▶ [To be done]: Please rewrite the data below as a JSON list of strings, with one string for each line and blank lines left out.
--- Begin Data records ---
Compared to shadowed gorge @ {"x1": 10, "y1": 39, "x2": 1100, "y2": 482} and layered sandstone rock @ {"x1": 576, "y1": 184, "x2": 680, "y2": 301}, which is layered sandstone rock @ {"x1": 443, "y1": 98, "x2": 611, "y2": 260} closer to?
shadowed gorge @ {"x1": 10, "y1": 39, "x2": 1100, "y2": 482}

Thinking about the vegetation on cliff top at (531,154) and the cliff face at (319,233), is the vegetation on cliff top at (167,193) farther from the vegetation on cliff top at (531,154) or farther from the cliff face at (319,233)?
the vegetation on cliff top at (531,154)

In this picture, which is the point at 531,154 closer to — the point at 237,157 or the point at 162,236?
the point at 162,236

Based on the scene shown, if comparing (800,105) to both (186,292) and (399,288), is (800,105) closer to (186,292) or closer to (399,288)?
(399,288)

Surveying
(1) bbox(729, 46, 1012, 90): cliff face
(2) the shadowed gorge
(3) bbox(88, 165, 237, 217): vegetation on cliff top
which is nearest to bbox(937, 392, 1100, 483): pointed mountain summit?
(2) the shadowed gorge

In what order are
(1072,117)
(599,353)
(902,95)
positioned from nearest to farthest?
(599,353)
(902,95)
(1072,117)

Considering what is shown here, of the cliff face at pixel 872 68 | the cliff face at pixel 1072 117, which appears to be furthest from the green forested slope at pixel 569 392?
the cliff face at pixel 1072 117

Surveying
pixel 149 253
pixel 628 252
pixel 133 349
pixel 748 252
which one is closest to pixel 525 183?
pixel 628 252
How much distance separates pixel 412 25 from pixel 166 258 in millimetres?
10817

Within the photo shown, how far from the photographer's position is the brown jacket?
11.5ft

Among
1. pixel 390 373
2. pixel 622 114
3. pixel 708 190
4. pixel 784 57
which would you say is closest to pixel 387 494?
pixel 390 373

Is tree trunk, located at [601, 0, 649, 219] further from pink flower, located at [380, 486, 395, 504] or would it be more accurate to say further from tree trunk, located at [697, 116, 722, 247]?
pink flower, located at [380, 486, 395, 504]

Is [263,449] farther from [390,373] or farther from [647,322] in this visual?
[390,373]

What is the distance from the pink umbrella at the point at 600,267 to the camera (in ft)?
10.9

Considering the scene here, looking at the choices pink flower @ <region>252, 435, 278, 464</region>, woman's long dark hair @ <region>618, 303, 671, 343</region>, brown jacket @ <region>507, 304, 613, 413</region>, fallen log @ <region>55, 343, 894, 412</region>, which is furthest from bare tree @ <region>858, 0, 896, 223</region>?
--- End Data records ---
▶ [Exercise response]:
[
  "Compared to shadowed gorge @ {\"x1\": 10, \"y1\": 39, \"x2\": 1100, \"y2\": 482} and layered sandstone rock @ {\"x1\": 576, \"y1\": 184, \"x2\": 680, \"y2\": 301}, which is layered sandstone rock @ {\"x1\": 443, \"y1\": 98, \"x2\": 611, \"y2\": 260} closer to?",
  "shadowed gorge @ {\"x1\": 10, \"y1\": 39, \"x2\": 1100, \"y2\": 482}",
  "Thinking about the vegetation on cliff top at (531,154) and the cliff face at (319,233), is the vegetation on cliff top at (167,193) farther from the vegetation on cliff top at (531,154) or farther from the cliff face at (319,233)?",
  "the vegetation on cliff top at (531,154)",
  "In this picture, which is the point at 531,154 closer to — the point at 237,157 or the point at 162,236?",
  "the point at 162,236",
  "Based on the scene shown, if comparing (800,105) to both (186,292) and (399,288), is (800,105) closer to (186,292) or closer to (399,288)?",
  "(399,288)",
  "Surveying",
  "(1) bbox(729, 46, 1012, 90): cliff face",
  "(2) the shadowed gorge",
  "(3) bbox(88, 165, 237, 217): vegetation on cliff top",
  "which is nearest to bbox(937, 392, 1100, 483): pointed mountain summit?",
  "(2) the shadowed gorge",
  "In what order are",
  "(1072,117)",
  "(599,353)",
  "(902,95)",
  "positioned from nearest to farthest?",
  "(599,353)",
  "(902,95)",
  "(1072,117)",
  "Considering what is shown here, of the cliff face at pixel 872 68 | the cliff face at pixel 1072 117, which appears to be furthest from the green forested slope at pixel 569 392?",
  "the cliff face at pixel 1072 117",
  "Surveying",
  "pixel 149 253",
  "pixel 628 252",
  "pixel 133 349",
  "pixel 748 252",
  "which one is closest to pixel 525 183?",
  "pixel 628 252",
  "How much distance separates pixel 412 25 from pixel 166 258 in millimetres?",
  "10817",
  "Within the photo shown, how far from the photographer's position is the brown jacket?",
  "11.5ft",
  "Among",
  "1. pixel 390 373",
  "2. pixel 622 114",
  "3. pixel 708 190",
  "4. pixel 784 57",
  "which would you say is closest to pixel 387 494?",
  "pixel 390 373",
  "Is tree trunk, located at [601, 0, 649, 219] further from pink flower, located at [380, 486, 395, 504] or would it be more accurate to say further from tree trunk, located at [697, 116, 722, 247]?",
  "pink flower, located at [380, 486, 395, 504]",
  "Is [263,449] farther from [390,373] or farther from [647,322] in this visual?",
  "[390,373]",
  "What is the distance from the pink umbrella at the point at 600,267 to the camera (in ft)?",
  "10.9",
  "Considering the scene here, looking at the choices pink flower @ <region>252, 435, 278, 464</region>, woman's long dark hair @ <region>618, 303, 671, 343</region>, brown jacket @ <region>507, 304, 613, 413</region>, fallen log @ <region>55, 343, 894, 412</region>, which is furthest from bare tree @ <region>858, 0, 896, 223</region>?"
]